Universal generalization guarantees for Wasserstein distributionally robust models
Tam Le, Jérôme Malick
TL;DR
This work addresses the problem of providing exact generalization guarantees for Wasserstein distributionally robust models (WDRO) across broad data domains and loss functions, including nonsmooth deep learning objectives. It develops a novel proof framework based on duality and nonsmooth variational analysis to obtain an exact generalization bound with $\rho$ scaling as $O(1/\sqrt{n})$, avoiding the curse of dimensionality that plagues concentration-based arguments. The authors also derive an excess risk bound, extend the results to entropically regularized WDRO, and provide specialized results for linear and logistic regression, including explicit constants. Overall, the paper delivers dimension-free, exact WDRO generalization guarantees for a wide class of costs and losses, with practical implications for training robust models under distributional shifts and data uncertainty.
Abstract
Distributionally robust optimization has emerged as an attractive way to train robust machine learning models, capturing data uncertainty and distribution shifts.
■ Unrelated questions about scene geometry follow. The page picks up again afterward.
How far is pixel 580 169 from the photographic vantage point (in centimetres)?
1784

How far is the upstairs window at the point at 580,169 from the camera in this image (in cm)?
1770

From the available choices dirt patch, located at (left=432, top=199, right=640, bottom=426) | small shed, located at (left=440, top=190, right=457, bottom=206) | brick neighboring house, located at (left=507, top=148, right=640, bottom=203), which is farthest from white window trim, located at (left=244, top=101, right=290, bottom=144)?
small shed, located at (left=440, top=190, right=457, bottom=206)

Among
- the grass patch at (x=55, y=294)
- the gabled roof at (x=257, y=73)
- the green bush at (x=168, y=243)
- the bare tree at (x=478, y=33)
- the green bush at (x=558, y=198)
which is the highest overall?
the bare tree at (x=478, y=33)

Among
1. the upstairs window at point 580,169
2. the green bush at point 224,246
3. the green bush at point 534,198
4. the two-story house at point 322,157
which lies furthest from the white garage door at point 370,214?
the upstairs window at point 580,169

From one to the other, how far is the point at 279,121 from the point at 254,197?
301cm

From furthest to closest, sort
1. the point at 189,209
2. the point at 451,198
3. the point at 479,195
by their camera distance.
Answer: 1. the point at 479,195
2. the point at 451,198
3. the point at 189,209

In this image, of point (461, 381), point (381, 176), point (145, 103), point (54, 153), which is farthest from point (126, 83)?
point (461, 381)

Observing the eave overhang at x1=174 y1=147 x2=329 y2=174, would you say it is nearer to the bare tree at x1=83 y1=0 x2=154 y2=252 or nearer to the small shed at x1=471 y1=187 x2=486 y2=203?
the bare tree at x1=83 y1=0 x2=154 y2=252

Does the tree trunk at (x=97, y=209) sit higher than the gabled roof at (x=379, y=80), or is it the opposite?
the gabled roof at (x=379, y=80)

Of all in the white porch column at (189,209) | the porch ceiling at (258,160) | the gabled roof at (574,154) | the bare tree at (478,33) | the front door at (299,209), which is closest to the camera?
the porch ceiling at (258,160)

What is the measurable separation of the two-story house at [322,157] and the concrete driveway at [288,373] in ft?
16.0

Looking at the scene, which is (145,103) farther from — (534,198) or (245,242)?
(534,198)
Recent statistical analyses have proved that generalization guarantees of robust models based on the Wasserstein distance have generalization guarantees that do not suffer from the curse of dimensionality. However, these results are either approximate, obtained in specific cases, or based on assumptions difficult to verify in practice. In contrast, we establish exact generalization guarantees that cover a wide range of cases, with arbitrary transport costs and parametric loss functions, including deep learning objectives with nonsmooth activations. We complete our analysis with an excess bound on the robust objective and an extension to Wasserstein robust models with entropic regularizations.